Naquela época, é bom que se diga, a televisão brasileira propiciava acesso a alguma cultura através de sua programação cinematográfica…

Pois bem, aquele filme narrava parte da vida de um personagem a quem passei a admirar desde então: Thomas More.

O que dizer de Sir Thomas? Advogado, diplomata, homem de Estado, lorde, chanceler da Inglaterra sob o reinado de Henrique VIII. Grande humanista, escritor, autor de vários livros, entre eles, uma das mais importantes obras literárias de todos os tempos, Utopia. Católico fervoroso, foi canonizado santo pela Igreja Católica em 1935, é patrono e padroeiro dos políticos e governantes (quem dera que a maioria de nós honrasse nosso padroeiro!). Decapitado por ordem de seu amigo, o rei Henrique, por recusar-se a jurar obediência ao ato de supremacia que criava a Igreja Anglicana separando os católicos ingleses do papa e de Roma, transformando seu rei em chefe da nova religião.

More é uma personalidade fascinante, ainda mais para um adolescente que, através de um magnífico filme histórico, passava a conhecer sua história de coragem, nobreza, justiça e honra.

A partir dali, eu quis muito ter aquelas qualidades que vi estampadas naquele personagem apaixonante, um homem a quem foi oferecida muita coisa, e em troca foi pedido um simples juramento, que bem poderia ser falso. Mas ele não cedeu.

Através daquele filme, a televisão estava indiretamente ajudando a forjar meu caráter, soprado pelo fole de uma família equilibrada e correta.

A teatralização de pequena parte da vida de um personagem tão ilustre fez com que o adolescente Joaquim viesse a ler Utopia, livro de difícil entendimento para um garoto inquieto. Esse fato me obrigou a lê-lo novamente mais tarde, quando eu já tinha adquirido mais sossego e algum suporte cultural capaz de me fazer entender de que tratava todo aquele louco sonho. Até hoje, não sei ao certo qual o significado mais preciso para a palavra utopia (etimologicamente não lugar), se sonho, algo ideal ou se loucura, no sentido de coisa impossível.

Recentemente voltei a me encontrar com Sir Thomas e com seu livro, desta vez em audiobook, ouvido no carro, em capítulos do tamanho dos meus trajetos, com direito a voltar para não perder o fio da meada.

Desde o dia em que vi aquele filme, passando pela minha dolorida primeira leitura de Utopia, pela esclarecedora segunda lida, até a mais recente, fui conhecendo mais e mais o autor da obra, o humanista, e dediquei alguns instantes a pesquisar mais sobre ele e seu tempo.

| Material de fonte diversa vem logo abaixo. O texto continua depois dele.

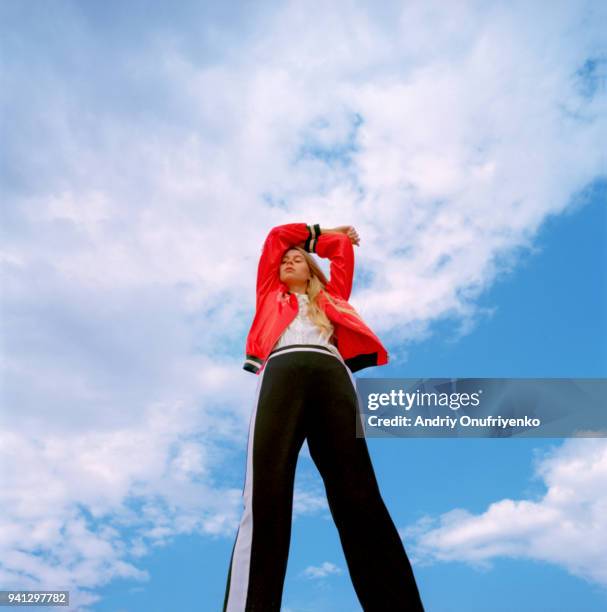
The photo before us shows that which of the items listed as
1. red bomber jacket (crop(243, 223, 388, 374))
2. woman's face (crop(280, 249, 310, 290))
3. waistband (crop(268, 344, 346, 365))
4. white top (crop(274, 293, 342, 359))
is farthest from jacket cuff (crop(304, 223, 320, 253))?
waistband (crop(268, 344, 346, 365))

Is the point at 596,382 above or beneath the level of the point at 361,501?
above

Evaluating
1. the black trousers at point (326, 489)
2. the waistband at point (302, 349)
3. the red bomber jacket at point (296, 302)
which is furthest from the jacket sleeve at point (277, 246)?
the black trousers at point (326, 489)

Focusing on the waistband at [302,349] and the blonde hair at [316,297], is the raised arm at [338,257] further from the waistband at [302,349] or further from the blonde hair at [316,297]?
the waistband at [302,349]

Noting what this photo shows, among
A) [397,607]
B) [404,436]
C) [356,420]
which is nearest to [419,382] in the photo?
[404,436]

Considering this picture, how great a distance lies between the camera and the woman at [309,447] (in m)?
4.06

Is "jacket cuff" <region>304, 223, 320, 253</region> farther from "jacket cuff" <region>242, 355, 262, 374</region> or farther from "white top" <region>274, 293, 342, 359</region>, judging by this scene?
"jacket cuff" <region>242, 355, 262, 374</region>

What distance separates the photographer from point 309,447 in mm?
4480

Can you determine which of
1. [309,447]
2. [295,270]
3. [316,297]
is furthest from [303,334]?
[309,447]

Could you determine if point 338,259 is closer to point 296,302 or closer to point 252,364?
point 296,302

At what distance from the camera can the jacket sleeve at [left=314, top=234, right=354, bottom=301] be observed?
17.1 ft

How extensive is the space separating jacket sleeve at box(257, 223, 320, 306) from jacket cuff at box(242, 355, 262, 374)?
0.48 m

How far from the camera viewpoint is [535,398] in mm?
5023

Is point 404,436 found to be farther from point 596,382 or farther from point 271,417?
point 596,382

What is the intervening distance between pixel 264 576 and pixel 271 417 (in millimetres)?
932
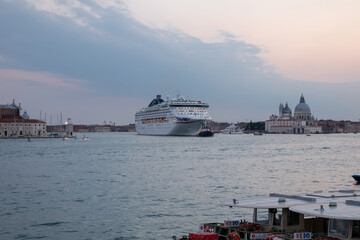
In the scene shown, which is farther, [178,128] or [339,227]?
[178,128]

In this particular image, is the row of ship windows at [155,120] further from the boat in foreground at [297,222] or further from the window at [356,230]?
the window at [356,230]

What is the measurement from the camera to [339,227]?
11375 mm

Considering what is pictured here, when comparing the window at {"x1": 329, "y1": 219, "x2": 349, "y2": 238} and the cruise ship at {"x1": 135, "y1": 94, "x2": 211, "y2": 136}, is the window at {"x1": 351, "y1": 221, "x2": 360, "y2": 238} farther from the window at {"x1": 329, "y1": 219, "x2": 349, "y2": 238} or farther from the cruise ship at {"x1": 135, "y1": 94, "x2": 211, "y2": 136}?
the cruise ship at {"x1": 135, "y1": 94, "x2": 211, "y2": 136}

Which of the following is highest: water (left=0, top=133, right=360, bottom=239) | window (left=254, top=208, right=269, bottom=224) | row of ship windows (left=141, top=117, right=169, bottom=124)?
row of ship windows (left=141, top=117, right=169, bottom=124)

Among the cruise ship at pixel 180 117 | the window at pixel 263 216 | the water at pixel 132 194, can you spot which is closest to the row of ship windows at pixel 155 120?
the cruise ship at pixel 180 117

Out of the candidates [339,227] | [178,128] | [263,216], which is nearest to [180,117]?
[178,128]

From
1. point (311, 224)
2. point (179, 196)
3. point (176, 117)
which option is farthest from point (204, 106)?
point (311, 224)

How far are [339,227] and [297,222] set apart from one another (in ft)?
4.76

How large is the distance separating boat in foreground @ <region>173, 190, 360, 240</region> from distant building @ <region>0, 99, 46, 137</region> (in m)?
170

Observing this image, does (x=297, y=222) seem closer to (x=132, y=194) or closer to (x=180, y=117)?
(x=132, y=194)

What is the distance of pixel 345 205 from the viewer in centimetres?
1243

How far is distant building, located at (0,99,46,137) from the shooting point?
573 ft

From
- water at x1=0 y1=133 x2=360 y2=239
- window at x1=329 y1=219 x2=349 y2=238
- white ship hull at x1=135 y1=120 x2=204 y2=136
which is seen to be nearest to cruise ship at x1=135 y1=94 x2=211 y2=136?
white ship hull at x1=135 y1=120 x2=204 y2=136

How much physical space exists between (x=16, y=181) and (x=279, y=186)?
19677mm
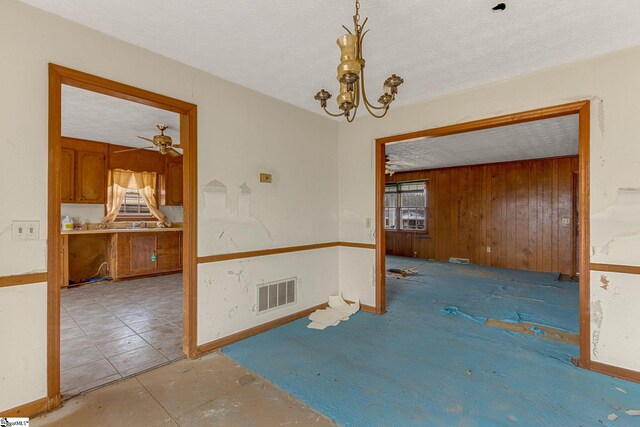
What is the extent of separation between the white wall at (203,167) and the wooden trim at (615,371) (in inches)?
103

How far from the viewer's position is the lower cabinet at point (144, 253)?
5.31m

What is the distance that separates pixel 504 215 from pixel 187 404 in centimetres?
711

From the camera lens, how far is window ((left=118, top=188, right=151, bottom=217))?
19.2 feet

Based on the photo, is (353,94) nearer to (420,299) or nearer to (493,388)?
(493,388)

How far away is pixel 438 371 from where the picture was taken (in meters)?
2.38

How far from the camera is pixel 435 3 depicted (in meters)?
1.81

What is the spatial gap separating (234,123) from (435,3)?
6.37ft

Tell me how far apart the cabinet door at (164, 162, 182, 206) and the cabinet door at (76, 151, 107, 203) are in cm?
109

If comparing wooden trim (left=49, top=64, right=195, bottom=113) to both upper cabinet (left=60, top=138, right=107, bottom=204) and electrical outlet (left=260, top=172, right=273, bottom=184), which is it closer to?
electrical outlet (left=260, top=172, right=273, bottom=184)

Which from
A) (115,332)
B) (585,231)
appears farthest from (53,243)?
(585,231)

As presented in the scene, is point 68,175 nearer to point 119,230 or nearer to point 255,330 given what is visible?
point 119,230

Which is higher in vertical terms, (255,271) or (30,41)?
(30,41)

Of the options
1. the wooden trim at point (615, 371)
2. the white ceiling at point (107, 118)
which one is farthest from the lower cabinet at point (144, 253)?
the wooden trim at point (615, 371)

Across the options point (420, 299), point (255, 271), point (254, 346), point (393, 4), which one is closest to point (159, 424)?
point (254, 346)
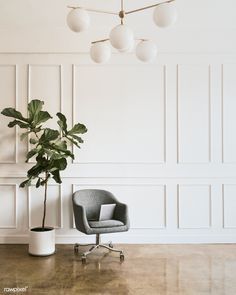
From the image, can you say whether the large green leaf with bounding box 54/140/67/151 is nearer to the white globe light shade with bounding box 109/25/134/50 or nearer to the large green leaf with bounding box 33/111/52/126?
the large green leaf with bounding box 33/111/52/126

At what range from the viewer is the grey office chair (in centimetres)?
436

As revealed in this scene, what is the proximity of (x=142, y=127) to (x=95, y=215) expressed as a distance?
1467mm

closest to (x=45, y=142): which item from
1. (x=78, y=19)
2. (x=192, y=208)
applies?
(x=78, y=19)

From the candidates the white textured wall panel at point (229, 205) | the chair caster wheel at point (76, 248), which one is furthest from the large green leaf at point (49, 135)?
the white textured wall panel at point (229, 205)

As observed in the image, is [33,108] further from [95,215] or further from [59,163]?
[95,215]

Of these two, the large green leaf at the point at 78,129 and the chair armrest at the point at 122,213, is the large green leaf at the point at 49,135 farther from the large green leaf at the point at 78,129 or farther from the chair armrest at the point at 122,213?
the chair armrest at the point at 122,213

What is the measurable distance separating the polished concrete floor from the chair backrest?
1.79ft

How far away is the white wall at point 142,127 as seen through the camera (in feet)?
17.0

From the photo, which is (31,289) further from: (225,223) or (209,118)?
(209,118)

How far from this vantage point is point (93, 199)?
195 inches

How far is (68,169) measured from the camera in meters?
5.18

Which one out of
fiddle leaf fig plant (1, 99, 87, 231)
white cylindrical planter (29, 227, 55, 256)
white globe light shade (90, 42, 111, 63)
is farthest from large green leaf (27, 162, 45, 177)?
white globe light shade (90, 42, 111, 63)

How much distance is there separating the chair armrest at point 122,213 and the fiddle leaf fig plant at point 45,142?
2.83ft

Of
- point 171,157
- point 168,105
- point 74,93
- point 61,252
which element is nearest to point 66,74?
point 74,93
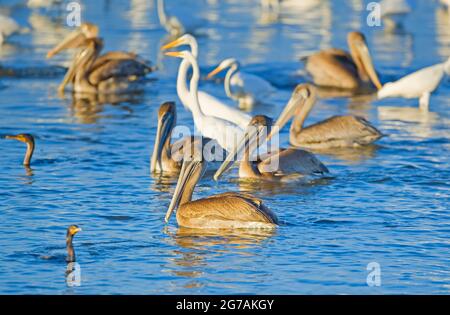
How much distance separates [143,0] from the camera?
1003 inches

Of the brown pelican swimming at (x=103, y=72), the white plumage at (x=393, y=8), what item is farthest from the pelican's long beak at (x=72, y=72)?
the white plumage at (x=393, y=8)

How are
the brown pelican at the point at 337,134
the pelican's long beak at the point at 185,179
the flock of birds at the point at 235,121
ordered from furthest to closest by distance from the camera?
the brown pelican at the point at 337,134
the pelican's long beak at the point at 185,179
the flock of birds at the point at 235,121

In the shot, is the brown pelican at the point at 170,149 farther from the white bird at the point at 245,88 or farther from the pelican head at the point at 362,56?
the pelican head at the point at 362,56

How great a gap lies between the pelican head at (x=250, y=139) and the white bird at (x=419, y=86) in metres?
4.18

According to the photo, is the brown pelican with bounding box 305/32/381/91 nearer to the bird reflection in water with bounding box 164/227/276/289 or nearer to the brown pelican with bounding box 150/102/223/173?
the brown pelican with bounding box 150/102/223/173

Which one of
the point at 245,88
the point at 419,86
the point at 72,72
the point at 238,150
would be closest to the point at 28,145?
the point at 238,150

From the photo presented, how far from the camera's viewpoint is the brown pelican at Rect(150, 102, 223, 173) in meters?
10.2

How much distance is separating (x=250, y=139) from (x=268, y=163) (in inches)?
11.3

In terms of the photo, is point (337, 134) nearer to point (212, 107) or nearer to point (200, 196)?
point (212, 107)

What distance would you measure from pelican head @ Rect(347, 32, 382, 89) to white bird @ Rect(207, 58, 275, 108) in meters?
1.98

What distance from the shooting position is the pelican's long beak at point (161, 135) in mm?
10297

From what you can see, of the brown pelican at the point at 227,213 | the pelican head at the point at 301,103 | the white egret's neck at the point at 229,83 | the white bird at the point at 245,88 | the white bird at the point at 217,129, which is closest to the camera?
the brown pelican at the point at 227,213

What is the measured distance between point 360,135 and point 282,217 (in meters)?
3.30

Nesse intento, há uns 20 anos, descobri coisas horríveis. O meu ídolo era menos inteligente, menos coerente, menos honrado e menos nobre do que eu imaginava. Continuava sendo corajoso e justo, até porque coragem não depende de ponto de vista, enquanto senso de justiça só se pode analisar do ponto de vista do personagem.

Minhas pesquisas comprovaram que More foi diretamente responsável pela morte de vários homens considerados por ele, e pelos seus iguais, como hereges. Fiquei ultrajado.

Ainda bem que só vim saber mais sobre Thomas More quando já tinha maturidade e poderia entender todas as circunstâncias que envolviam os fatos concernentes a ele.

A perseguição às pessoas que pensam diferentemente de nós é um dos maiores e piores crimes que pode haver contra a humanidade. É a derrubada do principal pilar dessa mesma humanidade: o direito de pensar o que se quiser, como se quiser. É a destruição do livre-arbítrio, aquilo que, segundo os teólogos, nos liga a Deus e dele nos distingue.

Como poderia um homem de Deus, tão justo, nobre e honrado, ser tão covarde e negar a seus semelhantes o direito de ser, dom que o mesmo Deus, que ele tanto amava, lhes deu?

Total incoerência, só é possível em mentes que praticam a religião com fanatismo. Como meu ídolo humanista poderia ser um fanático religioso, assassino de pessoas que não pensavam como ele?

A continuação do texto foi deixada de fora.